PASSAGE GIVEN:
##########

We have the standard second order system
\[ G\left ( s\right ) =\frac{\omega _{n}^{2}}{s^{2}+2\xi \omega _{n}s+\omega _{n}^{2}}\]
The magnitude of the frequency response, for \(0<\zeta <1\) would look something like
As \(\zeta \) becomes smaller (system less damped) then at resonance, the amplitude of the steady state response will increase, since \(M_{r}=\left \vert G\left ( j\omega _{r}\right ) \right \vert =\frac{1}{2\xi \sqrt{1-\xi ^{2}}}\)
Second order system typical concerns are
What to do when these requirements (some or all) do not meet our requirements? We add a controller and use feedback. Today we will talk about adding a controller (pure gain \(k\)) and feedback to address the problem of designing to meet the requirement of specification made on amount of overshoot while keeping the final steady state value within some acceptable limit.

##########

TASK INSTRUCTIONS:
A - In the second-order system passage, what kind of controller will be added along with feedback?
B - From the second-order system passage, extract word for word the part that opens with the words containing "Second order system typical" and closes with "some acceptable limit.".
The listing has no connection to the second-order system passage.

##########

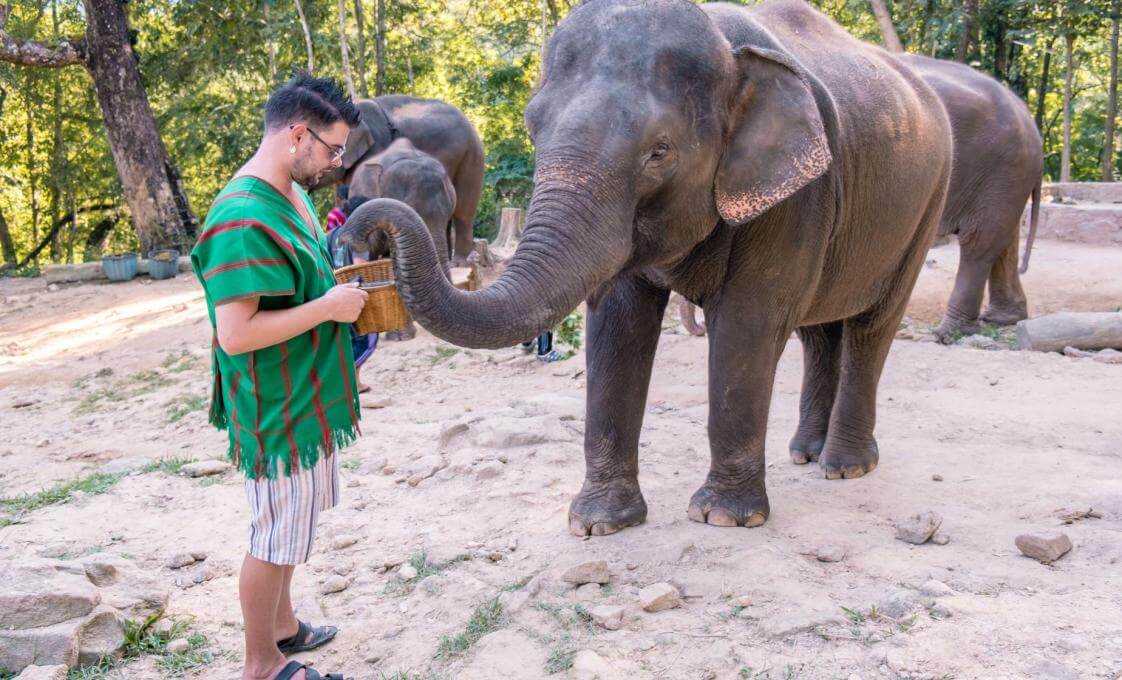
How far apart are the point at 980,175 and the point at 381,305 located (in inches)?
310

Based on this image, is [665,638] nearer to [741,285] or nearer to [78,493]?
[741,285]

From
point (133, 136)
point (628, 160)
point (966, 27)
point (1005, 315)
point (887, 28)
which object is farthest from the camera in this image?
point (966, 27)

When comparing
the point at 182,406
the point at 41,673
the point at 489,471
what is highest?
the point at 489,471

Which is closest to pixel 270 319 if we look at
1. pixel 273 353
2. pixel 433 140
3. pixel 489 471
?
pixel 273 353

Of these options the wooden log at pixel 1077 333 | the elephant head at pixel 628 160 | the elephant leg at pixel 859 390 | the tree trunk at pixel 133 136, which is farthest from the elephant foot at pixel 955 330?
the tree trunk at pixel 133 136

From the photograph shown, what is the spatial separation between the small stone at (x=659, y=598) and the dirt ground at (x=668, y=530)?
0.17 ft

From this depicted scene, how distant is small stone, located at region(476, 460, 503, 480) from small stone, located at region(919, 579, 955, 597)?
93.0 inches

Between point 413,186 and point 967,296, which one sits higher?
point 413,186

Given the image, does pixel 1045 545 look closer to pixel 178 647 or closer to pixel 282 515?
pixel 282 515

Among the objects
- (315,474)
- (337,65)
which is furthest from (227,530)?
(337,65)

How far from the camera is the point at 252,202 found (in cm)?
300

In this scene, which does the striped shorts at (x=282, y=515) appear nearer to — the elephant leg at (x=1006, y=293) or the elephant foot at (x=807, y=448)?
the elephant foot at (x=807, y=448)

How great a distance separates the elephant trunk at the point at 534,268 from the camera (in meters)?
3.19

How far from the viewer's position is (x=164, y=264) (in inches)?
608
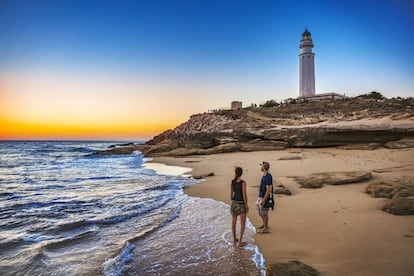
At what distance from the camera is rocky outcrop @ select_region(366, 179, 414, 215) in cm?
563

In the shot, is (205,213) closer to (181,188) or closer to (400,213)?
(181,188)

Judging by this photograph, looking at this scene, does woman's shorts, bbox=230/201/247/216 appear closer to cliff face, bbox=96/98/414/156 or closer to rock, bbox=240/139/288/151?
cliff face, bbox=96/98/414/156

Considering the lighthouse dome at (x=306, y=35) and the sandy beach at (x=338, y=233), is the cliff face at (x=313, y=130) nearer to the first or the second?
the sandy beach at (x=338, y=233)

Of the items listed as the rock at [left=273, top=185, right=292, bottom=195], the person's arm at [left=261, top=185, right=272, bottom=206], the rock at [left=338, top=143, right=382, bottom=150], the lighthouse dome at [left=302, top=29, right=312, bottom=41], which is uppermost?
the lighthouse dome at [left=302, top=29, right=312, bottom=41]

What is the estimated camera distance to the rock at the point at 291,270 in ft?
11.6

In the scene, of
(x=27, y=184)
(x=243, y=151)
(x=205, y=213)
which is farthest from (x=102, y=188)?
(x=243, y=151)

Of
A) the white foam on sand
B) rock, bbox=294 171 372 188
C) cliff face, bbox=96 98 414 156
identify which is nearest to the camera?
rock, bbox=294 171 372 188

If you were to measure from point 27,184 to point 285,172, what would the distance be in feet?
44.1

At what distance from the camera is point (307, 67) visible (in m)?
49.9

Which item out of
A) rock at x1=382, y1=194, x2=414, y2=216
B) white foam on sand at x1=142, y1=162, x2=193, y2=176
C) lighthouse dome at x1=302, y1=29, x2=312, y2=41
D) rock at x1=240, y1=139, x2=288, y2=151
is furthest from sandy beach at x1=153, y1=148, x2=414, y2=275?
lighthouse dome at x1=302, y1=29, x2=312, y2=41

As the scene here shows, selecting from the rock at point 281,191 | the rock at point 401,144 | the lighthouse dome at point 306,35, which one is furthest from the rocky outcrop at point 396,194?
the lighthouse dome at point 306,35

##########

RESPONSE LIST:
A - A pure gain controller, k.

B -
Second order system typical concerns are
What to do when these requirements (some or all) do not meet our requirements? We add a controller and use feedback. Today we will talk about adding a controller (pure gain \(k\)) and feedback to address the problem of designing to meet the requirement of specification made on amount of overshoot while keeping the final steady state value within some acceptable limit.